Can atrophic gastritis become cancer?
- Subversive discovery: Can lymph nodes promote the success of cancer immunotherapy?
- Major Discovery: Cancer cell PD-L1 does not inhibit T cell toxicity
- The new coronavirus may kill cancer cells and achieve a permanent cure!
- Why did the Alzheimer’s drug candidate BACE1 inhibitor fail?
- LRTI Death: Research spanning 80 years confirms for the first time
- The decline of the global antibiotic market is threatening the development of new drugs
Can atrophic gastritis become cancer?
Can atrophic gastritis become cancer? Chronic atrophic gastritis is a disease in which the epithelium of the gastric mucosa is repeatedly damaged, causing the proper mucosal glands to shrink and disappear. It is a chronic gastritis.
Chronic atrophic gastritis is a disease in which the epithelium of the gastric mucosa is repeatedly damaged, causing the proper mucosal glands to atrophy and disappear. It is a chronic gastritis, often accompanied by intestinal metaplasia, referred to as intestinal metaplasia. The patient may have fullness, discomfort or pain in the upper abdomen, which is more obvious after a meal, and may be accompanied by other dyspeptic symptoms such as belching, acid reflux, nausea, vomiting, loss of appetite, etc. Gastroscopy and pathological examination can confirm the diagnosis, and pathological results are the gold standard for diagnosis.
Atrophic gastritis or intestinal metaplasia is a precancerous disease. It is the background soil for precancerous lesions such as dysplasia or intestinal gastric adenoma. Patients with atrophic gastritis have a higher risk of gastric cancer than normal people, but chronic atrophic gastritis does not necessarily develop Into stomach cancer.
In fact, only a small percentage of patients with atrophic gastritis may develop into gastric cancer. The general experience from atrophic gastritis to gastric cancer is: atrophic gastritis-intestinal metaplasia-dysplasia-carcinoma in situ-invasion (invasive cancer) -Metastasis (advanced cancer) and a series of processes, in which dysplasia is divided into three stages, namely mild-moderate-severe dysplasia, which is by no means an overnight process.
Atrophy can be reversed in some patients. Intestinal metaplasia is usually difficult to reverse, but it may not progress to dysplasia. Even if mild or moderate dysplasia (now also called low-grade intraepithelial neoplasia) occurs, it is often reversible. Yes, if effective intervention and reasonable treatment are involved in this process, the condition of most patients can be controlled or even reversed, and there is no need to worry too much.
At this time, various pathogenic factors should be removed. If there is Helicobacter pylori infection, it must be eradicated. If the body’s folic acid level is low, it should be supplemented appropriately. It can also be treated with Chinese medicine such as Weifuchun. In life, eat more fresh For vegetables and fruits, pay attention to balanced nutrition, avoid smoking and drinking, avoid excessive intake of salt, avoid eating fast foods such as mildew, pickled, grilled and fried foods, and pay attention to dietary hygiene.
However, it should be noted that once it has developed to severe dysplasia or carcinoma in situ (also known as high-grade intraepithelial neoplasia), the possibility of reversal is very low. In order to avoid further development into invasive cancer (invasive cancer requires surgery Surgery, radiotherapy and chemotherapy), the lesion should be removed under gastroscopy in time.

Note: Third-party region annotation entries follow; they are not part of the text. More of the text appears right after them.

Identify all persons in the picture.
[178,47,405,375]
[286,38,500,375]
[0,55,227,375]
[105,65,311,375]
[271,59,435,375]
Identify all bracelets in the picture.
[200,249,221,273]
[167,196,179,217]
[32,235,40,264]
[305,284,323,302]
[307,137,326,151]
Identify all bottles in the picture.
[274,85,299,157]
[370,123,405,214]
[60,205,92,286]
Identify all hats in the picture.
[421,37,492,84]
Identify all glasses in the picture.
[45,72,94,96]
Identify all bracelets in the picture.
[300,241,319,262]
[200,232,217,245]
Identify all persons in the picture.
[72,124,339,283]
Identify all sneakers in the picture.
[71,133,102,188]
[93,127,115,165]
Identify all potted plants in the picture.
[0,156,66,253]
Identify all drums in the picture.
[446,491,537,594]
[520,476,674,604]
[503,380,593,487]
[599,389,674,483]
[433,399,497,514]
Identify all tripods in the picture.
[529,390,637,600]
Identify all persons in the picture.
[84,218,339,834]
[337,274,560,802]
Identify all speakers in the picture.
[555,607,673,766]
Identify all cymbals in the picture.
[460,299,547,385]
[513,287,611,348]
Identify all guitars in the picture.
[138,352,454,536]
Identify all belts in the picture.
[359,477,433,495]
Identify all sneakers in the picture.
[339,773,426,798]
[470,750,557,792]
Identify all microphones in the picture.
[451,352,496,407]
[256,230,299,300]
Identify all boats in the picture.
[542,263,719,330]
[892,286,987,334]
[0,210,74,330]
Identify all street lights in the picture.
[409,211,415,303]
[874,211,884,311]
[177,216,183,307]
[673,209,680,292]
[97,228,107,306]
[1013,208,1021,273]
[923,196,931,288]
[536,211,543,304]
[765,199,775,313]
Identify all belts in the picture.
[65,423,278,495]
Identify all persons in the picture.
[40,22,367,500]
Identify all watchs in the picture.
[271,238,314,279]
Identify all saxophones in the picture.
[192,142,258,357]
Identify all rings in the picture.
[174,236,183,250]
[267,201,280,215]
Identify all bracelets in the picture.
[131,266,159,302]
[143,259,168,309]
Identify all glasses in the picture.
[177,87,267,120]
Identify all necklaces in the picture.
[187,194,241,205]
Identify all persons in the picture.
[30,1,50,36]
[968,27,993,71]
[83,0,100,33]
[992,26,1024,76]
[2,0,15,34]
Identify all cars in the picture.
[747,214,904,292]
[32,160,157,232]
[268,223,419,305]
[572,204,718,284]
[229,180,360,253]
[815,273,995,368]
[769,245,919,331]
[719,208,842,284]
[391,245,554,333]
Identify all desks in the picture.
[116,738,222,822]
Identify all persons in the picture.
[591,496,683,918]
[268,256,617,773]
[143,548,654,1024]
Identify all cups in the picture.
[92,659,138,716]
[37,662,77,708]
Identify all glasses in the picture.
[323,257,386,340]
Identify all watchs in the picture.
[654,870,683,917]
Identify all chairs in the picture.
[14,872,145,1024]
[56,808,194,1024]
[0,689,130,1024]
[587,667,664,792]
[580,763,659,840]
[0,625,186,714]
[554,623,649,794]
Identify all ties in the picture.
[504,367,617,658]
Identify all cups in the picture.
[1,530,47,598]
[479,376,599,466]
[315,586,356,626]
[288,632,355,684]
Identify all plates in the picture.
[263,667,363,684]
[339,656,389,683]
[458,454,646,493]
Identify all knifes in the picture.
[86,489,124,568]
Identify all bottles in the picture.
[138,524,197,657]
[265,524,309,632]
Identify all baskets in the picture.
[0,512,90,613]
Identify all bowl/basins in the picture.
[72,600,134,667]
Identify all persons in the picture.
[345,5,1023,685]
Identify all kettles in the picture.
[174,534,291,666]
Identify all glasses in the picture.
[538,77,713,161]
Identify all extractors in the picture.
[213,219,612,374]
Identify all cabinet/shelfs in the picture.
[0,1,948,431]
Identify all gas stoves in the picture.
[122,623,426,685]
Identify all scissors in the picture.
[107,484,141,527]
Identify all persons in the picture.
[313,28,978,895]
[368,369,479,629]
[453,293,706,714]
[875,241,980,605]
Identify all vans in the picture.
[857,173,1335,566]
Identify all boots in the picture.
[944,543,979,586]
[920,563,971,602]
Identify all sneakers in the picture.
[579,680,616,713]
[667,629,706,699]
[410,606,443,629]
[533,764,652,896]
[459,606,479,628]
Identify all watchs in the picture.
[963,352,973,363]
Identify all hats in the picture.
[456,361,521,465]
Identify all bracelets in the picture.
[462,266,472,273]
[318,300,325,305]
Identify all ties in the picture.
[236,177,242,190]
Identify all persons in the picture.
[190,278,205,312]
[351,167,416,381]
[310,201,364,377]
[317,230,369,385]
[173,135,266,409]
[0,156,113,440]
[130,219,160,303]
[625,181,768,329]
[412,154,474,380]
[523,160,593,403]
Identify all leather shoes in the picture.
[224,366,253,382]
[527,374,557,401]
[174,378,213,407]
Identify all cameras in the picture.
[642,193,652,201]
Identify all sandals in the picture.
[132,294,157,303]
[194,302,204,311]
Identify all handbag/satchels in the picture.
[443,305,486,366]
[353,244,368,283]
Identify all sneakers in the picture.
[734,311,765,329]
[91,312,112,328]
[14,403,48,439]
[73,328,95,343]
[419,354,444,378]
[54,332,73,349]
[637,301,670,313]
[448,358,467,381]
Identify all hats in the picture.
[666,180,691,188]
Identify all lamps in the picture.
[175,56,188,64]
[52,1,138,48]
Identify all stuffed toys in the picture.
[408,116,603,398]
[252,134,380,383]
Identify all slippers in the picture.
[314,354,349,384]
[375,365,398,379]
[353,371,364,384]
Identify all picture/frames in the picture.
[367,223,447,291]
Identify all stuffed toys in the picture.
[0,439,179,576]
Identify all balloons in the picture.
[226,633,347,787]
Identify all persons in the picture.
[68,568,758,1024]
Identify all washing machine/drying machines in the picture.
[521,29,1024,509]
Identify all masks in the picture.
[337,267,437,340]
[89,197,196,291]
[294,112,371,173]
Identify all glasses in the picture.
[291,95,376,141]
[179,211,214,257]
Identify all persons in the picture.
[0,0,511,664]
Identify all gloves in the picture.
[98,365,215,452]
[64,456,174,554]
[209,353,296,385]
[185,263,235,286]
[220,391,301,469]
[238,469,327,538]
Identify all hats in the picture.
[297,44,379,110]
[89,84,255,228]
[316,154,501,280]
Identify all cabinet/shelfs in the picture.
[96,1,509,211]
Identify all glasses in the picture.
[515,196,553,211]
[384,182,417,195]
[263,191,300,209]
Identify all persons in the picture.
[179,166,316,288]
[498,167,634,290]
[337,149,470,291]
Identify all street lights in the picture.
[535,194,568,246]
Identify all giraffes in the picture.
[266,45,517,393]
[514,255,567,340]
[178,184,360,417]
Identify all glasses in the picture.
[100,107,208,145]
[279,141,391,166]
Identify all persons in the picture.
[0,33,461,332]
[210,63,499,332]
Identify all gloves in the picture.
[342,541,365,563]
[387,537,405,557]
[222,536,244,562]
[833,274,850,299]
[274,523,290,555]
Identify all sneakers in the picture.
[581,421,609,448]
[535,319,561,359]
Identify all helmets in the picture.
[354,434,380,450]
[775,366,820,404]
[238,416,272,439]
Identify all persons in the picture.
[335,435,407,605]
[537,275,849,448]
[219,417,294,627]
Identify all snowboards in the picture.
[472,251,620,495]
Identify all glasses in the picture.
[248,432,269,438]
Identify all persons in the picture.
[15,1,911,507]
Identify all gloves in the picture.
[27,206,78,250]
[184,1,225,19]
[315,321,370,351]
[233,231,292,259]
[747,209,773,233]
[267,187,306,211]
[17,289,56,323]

For patients with chronic atrophic gastritis, the most important thing is to monitor the dynamic changes of the lesions, and to review the gastroscope regularly. If the lesions do have progress, they can be detected in time and treated as soon as possible. Reined in order to prevent cancer. How long is the review time? It is generally believed that moderate to severe chronic atrophic gastritis has a certain cancer rate.
In order to reduce the occurrence of gastric cancer, as well as to facilitate patients and meet the requirements of medical economics, biopsy of chronic atrophic gastritis with moderate to severe atrophy and intestinal metaplasia is followed up once a year, without intestinal metaplasia or intraepithelial neoplasia Chronic atrophic gastritis can be followed up with endoscopy and pathology as appropriate.
Accompanied by low-grade intraepithelial neoplasia and confirmed that this specimen is not from a person adjacent to the cancer, according to endoscopy and clinical conditions, the follow-up is shortened to about 6 months; while high-grade intraepithelial neoplasia needs to be confirmed immediately, and endoscopy is performed after confirmation Under treatment or surgery.